GAM 2018 Blog
- Published: Friday, April 20 2018 09:00
By Daniela De Paulis
Since starting my collaboration with Astronomers Without Borders in 2010, my work as an artist has changed, shifting from a mostly studio-based practice, to an interdisciplinary and global venture. My current work involves international collaborations with astronomers, radio astronomers, neuroscientists and people from all walks of life. It is amazing for me to help organising every year the art programme for Global Astronomy Month and to present my project OPTICKS to a worldwide audience. Thanks to my collaboration with AWB, OPTICKS has developed into an international event, during which we send to the Moon and back images submitted by our world wide community, turning each event into a unique experience.

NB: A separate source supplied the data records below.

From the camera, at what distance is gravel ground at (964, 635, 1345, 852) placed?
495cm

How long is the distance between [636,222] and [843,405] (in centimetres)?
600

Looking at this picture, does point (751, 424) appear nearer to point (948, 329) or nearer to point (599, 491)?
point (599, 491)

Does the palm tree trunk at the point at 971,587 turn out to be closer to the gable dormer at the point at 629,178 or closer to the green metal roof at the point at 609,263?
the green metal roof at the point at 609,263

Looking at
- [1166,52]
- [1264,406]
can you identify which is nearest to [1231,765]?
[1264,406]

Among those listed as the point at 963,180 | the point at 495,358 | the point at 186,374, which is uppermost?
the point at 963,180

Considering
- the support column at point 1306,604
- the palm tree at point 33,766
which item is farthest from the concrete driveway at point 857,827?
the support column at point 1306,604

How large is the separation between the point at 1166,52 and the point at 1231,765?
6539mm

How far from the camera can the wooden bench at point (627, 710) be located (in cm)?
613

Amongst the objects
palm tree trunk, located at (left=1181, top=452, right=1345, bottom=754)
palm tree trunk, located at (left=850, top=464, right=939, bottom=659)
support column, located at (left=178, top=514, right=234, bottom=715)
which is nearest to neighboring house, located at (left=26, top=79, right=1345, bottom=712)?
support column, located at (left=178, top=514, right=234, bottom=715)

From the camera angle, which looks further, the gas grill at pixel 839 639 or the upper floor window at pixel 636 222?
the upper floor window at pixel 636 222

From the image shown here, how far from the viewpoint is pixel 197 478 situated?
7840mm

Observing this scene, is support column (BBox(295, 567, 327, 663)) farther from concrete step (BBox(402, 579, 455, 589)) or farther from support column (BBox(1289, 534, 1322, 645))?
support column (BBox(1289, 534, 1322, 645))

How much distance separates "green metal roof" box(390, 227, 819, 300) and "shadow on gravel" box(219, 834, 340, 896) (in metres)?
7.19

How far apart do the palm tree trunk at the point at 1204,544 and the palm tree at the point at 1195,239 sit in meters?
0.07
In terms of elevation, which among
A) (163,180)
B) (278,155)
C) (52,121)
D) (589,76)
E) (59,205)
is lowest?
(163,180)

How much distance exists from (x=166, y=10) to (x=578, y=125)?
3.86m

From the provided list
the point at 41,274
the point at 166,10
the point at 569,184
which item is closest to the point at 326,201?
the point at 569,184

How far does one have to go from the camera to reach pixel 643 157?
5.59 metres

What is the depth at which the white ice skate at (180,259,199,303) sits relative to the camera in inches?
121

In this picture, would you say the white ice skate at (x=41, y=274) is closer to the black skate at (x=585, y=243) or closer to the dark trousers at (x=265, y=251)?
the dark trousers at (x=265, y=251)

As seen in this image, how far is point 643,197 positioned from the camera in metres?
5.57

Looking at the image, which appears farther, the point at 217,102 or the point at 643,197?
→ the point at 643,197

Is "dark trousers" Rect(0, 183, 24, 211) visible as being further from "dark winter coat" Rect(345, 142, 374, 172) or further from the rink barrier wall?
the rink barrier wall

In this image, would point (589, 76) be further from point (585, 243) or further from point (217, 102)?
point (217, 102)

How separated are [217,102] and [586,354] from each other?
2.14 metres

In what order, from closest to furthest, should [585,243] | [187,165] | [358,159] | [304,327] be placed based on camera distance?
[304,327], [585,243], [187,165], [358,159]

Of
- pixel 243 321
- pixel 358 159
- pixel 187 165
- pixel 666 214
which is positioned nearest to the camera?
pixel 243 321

This year OPTICKS was truly special: I invited playwright/director Ione to participate for a homage to her life partner and noted composer Pauline Oliveros. I have been long inspired by Oliveros's work and her experimental pioneering approach to sound and music. In 1987, Oliveros staged for the first time the performance 'Echoes from the Moon', at the end of which she had people queuing to speak to the Moon and back via a phone line, using the Moonbounce technology. Oliveros and Ione repeated the performance several times throughout the years, always drawing great enthusiasm from the participants. For GAM 2018, I asked Ione if she would be interested in collaborating in attempting to re-create the excitement of 'Echoes from the Moon' by having members of our global community tuning in for a few minutes during our live online show and speak to the Moon and back. Ione thought the idea was wonderful and accepted the technical challenges posed by the experiment. For 'OPTICKS/Echoes from the Moon', we had a fantastic international panel, featuring Ione, our very own Andrew Fazekas and Jessica Santascoy, Scot- Gresham Lancaster, a long term collaborator of Ione and Pauline Oliveros, Jan van Muilwijk, my collaborator in all my OPTICKS endeavors, radio astronomer Roy Smits, myself and Tanguy Roussel, a student of mine from the Académie des Beaux Arts in Paris. Together we had a flowing conversation about art, science, the Moon, the technical challenges required to perform each of these events using Moonbounce in real time. As always, we presented the programme from the cabin of the Dwingeloo radio telescope in The Netherlands, a 25 metres dish that can receive very strong echoes from the Moon. After reflecting off the Moon the wonderful images submitted by friends and people from all over the world, we opened the panel to our online community, with people entering the 'virtual' room on FB live from the US, India and Malaysia to say a brief sentence to the Moon and hear the echo of their voices. At the end of the show, Ione performed her poem 'Moon, Mond, Luna, Lune' which created a poignant meditative silence in our panel discussion. We are looking forward to presenting 'OPTICKS/Echoes from the Moon' again in the near future, in collaboration with Ione and Scot and with the virtual presence of Pauline and her intense pursue for experimentation.